SINGAPORE, Oct. 13 (Xinhua) -- The Asia Pacific semifinal of a global initiative to recruit three giant panda conservation ambassadors kicked off in Singapore on Saturday.
The Asia Pacific semifinal of the Chengdu Pambassador 2012 gathered 24 semi-finalists from the region competing for four positions in the finals, which will take place from late October to November in Chengdu, capital of China's southwestern province of Sichuan, the hometown of the giant pandas.
They will participate in a series of challenges from Saturday to Monday, which had been designed to test their endurance and creativity, their knowledge of and passion for giant pandas, and their ability to spread the conservation message, organizers said.
In one of highlights, they participated in the Pandamaze on Saturday afternoon, where they have to navigate their way through a maze by correctly answering questions about giant pandas.
The semifinalists will be judged on how well they complete the challenges, as well as how many votes they garner on a specially created Facebook application.
The top four winners from each of the four regional semifinals will advance to the finals in Chengdu. The top three winners from the finals will serve as the Chengdu Pambassador for a year. They will train at the Chengdu Research Base of Giant Panda Breeding before travelling around the world to all the countries and regions that have giant pandas.

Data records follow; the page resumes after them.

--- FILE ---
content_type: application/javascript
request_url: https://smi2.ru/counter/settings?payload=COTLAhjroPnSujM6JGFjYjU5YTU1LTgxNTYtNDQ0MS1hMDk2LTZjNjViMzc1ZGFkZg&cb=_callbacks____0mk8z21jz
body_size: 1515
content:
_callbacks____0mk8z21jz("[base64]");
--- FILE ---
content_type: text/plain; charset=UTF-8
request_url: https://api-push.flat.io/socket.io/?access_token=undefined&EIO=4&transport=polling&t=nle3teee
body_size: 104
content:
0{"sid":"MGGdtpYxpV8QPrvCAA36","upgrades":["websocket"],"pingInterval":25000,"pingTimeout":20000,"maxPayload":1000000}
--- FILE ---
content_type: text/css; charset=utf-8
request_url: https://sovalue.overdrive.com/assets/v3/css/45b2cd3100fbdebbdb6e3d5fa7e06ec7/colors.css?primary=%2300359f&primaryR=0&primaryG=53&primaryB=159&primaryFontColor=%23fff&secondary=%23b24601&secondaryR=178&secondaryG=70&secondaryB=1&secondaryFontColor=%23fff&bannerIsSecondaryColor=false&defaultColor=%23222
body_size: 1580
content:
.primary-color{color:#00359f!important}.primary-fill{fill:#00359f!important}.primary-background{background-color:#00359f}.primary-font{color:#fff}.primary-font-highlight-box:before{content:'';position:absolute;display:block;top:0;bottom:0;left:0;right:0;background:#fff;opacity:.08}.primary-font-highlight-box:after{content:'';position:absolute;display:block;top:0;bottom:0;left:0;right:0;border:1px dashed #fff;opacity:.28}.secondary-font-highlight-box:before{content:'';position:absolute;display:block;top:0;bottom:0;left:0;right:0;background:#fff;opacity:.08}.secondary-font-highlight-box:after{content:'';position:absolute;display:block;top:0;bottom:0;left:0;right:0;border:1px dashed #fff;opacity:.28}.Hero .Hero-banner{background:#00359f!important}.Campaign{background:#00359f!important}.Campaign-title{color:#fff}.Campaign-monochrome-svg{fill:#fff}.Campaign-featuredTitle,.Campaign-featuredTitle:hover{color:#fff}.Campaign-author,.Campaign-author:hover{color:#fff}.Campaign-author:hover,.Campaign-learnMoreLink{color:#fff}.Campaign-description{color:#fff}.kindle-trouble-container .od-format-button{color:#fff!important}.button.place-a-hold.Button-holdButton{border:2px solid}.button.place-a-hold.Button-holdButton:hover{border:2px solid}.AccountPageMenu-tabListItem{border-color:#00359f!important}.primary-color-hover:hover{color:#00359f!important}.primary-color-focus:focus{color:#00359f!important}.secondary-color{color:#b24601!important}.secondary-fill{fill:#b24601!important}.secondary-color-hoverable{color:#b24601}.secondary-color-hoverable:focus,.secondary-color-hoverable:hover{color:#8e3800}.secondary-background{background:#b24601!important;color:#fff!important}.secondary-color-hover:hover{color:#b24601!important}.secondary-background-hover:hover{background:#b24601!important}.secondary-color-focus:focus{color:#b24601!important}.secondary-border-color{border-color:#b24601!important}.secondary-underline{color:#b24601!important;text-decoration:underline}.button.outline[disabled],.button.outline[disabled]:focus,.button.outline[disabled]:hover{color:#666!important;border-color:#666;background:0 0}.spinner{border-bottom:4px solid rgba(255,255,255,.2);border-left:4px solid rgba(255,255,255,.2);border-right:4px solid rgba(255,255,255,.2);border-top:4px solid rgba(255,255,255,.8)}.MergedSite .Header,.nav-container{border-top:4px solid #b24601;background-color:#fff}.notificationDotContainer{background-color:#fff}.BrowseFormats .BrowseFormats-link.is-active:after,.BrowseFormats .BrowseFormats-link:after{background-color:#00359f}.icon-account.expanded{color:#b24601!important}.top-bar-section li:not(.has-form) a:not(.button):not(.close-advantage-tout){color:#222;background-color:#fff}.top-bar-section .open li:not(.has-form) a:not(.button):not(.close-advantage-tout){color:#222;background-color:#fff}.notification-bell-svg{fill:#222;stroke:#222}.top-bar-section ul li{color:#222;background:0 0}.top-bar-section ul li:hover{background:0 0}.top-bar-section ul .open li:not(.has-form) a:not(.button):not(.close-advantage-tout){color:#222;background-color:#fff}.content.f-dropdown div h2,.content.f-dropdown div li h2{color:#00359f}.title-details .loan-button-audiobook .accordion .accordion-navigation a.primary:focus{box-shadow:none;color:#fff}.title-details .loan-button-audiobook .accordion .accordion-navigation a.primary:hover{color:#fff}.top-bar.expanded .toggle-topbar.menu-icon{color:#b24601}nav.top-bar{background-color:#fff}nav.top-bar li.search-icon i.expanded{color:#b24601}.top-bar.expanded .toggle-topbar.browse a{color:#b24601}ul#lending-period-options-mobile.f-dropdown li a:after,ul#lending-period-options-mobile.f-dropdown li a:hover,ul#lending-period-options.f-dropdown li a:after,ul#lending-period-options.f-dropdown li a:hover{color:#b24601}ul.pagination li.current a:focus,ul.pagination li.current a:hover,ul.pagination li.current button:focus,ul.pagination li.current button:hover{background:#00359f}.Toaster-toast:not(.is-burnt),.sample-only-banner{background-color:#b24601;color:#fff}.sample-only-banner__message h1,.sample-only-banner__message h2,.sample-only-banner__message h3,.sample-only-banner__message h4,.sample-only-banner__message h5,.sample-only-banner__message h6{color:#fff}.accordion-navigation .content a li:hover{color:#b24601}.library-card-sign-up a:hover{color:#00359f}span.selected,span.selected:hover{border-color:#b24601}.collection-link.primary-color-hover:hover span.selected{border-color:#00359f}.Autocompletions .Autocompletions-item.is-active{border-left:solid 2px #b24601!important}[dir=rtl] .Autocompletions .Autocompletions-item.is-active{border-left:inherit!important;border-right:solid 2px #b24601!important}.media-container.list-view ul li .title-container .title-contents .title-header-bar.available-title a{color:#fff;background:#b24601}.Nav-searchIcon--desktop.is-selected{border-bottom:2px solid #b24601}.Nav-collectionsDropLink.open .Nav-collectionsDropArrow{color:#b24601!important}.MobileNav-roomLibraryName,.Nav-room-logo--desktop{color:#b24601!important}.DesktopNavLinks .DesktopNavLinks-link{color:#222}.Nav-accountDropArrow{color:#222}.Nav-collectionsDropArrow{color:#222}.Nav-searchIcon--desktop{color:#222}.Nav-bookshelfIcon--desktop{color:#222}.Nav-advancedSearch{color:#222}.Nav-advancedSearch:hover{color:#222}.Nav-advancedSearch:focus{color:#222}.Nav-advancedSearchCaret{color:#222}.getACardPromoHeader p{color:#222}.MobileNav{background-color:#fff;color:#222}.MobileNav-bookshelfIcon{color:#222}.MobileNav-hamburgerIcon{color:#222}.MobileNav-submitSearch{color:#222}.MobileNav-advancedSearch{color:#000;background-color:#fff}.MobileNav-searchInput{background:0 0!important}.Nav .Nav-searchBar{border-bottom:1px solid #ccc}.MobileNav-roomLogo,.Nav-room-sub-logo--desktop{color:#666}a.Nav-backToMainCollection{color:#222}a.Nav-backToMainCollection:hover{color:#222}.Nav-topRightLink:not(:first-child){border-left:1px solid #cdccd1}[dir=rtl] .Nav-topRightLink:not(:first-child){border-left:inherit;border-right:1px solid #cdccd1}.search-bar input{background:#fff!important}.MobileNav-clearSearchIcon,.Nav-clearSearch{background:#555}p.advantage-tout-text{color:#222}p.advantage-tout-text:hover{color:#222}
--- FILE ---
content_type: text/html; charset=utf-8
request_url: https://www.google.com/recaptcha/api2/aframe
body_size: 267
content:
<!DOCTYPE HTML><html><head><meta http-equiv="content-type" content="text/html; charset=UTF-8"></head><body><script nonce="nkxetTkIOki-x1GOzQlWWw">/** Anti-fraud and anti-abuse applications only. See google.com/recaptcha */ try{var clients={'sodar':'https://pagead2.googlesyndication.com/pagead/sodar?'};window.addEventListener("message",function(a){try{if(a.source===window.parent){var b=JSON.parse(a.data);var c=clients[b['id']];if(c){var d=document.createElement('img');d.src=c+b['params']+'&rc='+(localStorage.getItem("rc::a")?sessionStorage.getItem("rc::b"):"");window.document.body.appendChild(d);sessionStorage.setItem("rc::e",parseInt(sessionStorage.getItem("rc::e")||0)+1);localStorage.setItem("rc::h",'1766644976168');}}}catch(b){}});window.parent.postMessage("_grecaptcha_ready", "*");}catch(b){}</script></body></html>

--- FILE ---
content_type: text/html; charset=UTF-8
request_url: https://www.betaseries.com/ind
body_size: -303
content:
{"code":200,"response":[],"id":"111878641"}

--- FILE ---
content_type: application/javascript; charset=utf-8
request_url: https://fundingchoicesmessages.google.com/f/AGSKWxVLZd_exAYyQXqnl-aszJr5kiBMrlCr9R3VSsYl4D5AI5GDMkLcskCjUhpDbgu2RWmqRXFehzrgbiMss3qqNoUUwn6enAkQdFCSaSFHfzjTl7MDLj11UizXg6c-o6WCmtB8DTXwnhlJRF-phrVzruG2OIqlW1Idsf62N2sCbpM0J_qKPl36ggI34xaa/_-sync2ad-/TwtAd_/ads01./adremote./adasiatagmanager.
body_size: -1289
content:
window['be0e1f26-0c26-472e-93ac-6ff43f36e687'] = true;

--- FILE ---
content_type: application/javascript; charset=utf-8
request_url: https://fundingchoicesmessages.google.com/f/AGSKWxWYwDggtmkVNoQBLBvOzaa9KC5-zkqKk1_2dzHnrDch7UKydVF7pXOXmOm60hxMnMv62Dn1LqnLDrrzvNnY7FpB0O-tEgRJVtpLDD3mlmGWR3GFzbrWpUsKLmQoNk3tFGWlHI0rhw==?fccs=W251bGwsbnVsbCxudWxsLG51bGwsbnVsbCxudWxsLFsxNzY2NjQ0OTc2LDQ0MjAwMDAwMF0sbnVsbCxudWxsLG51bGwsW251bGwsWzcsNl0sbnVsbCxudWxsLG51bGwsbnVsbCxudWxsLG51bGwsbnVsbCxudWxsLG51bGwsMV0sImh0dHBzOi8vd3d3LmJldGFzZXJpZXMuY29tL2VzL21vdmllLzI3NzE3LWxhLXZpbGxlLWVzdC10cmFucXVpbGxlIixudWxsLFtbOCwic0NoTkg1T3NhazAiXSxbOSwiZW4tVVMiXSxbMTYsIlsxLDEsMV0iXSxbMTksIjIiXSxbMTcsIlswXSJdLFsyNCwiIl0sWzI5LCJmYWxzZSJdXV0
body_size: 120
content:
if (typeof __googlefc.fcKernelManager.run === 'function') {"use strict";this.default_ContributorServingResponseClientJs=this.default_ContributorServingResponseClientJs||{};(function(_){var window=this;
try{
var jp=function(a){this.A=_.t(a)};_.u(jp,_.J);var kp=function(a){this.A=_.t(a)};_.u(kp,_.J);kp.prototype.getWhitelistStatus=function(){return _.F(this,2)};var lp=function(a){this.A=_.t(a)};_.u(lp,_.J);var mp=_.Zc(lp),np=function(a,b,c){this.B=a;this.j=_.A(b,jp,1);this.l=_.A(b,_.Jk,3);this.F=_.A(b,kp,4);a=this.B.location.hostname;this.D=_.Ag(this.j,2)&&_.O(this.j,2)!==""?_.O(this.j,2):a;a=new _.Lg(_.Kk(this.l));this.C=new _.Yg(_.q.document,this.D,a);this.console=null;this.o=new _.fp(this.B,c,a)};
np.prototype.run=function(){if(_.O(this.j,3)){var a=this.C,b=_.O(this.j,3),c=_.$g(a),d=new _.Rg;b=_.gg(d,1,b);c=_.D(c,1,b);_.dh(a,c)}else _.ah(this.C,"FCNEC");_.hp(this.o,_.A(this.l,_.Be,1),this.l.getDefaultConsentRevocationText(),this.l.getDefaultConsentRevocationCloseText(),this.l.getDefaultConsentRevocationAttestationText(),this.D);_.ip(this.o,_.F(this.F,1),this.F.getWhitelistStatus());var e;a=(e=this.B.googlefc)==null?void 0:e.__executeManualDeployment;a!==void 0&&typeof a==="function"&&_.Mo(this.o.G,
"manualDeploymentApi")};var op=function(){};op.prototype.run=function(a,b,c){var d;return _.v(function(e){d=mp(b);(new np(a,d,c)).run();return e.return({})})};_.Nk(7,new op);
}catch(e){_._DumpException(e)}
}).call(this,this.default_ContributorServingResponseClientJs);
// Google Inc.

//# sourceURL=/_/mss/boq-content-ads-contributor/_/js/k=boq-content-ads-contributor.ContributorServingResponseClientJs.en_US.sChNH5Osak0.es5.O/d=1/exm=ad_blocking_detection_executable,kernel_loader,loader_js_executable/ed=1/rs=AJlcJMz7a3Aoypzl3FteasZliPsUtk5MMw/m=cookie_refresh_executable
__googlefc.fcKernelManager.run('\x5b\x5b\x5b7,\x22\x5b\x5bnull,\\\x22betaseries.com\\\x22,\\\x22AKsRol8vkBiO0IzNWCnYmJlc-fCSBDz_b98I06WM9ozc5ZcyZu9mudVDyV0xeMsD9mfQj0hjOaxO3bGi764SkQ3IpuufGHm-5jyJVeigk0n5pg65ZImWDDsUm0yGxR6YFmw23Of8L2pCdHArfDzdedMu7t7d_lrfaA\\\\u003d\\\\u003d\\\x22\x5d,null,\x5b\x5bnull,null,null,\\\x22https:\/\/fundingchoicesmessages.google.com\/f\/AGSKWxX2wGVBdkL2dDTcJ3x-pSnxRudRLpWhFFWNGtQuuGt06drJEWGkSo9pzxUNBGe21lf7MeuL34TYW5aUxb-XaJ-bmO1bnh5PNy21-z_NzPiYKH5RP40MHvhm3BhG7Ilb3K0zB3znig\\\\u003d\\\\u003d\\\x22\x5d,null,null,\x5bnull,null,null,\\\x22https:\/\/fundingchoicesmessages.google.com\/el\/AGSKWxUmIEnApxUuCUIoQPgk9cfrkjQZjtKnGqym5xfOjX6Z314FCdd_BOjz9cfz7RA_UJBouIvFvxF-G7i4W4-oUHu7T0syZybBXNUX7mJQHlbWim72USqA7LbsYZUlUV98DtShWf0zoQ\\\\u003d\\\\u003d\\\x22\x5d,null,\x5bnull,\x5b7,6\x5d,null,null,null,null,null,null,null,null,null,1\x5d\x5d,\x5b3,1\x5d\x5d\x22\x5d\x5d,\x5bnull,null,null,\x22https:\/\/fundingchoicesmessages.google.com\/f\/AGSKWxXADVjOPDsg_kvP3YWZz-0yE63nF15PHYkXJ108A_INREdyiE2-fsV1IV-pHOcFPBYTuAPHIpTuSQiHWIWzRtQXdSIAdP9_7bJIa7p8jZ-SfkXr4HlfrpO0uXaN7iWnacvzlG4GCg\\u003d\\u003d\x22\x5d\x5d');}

The response was amazing in Singapore, where two giant pandas from China, Kai Kai and Jia Jia, just arrived last month.
Organizers also invited singers and fashion designers to participate in the show. Juliet Simms, the runner-up on the U.S. reality talent show The Voice, and British singer Cher Llyod will sing at a concert on Saturday evening where guests are invited to dress in black and white, the colors of giant pandas.
Simms said that she had been a panda lover ever since young and that she has two little black and white kitties.
"I was shocked to find out there were only 1,600 (giant) pandas left in the wild. So right now it's time to do something about it and spread the word about the conservation of their habitat," she said.
The Chengdu Pambassador 2012 was sponsored by the Chengdu Research Base of Giant Panda Breeding, and co-sponsored by organizations WildAid and the Yao Ming Foundation.
The global initiative is aimed to raise the awareness about the protection of the giant panda, a high endangered species, and their habitats, said Li Mingxi, an expert from the Chengdu Panda Base who has been involved in the researches on giant pandas.
"The giant pandas are immensely popular around the world, and they can be the leaders in raising people's awareness about conservation. This initiative is aimed to raise awareness about the threats facing the giant pandas and how each and everyone of us can contribute to the protection of the giant pandas and the conservation of their habitat and our nature," he said.
Li said the Chengdu Panda Base has started working on researches to prepare bred giant pandas for returning to wild after several decades of successful researches in their feeding and breeding.
"Eventually the aim of our work is to make the endangered species sustainable by returning some of the bred ones to the wild. Apart from the researches we are doing, we also need to get everyone involved to protect the environment because the biggest challenge for giant pandas is that their natural habitats became depleted and scattered, reducing the sizes of their gene pools," Li said.
There are now more than 300 bred giant pandas kept in conservation facilities and zoos around the world, including 114 at the Chengdu Panda Base. The population of the giant pandas in the wild are estimated to be around 1,600.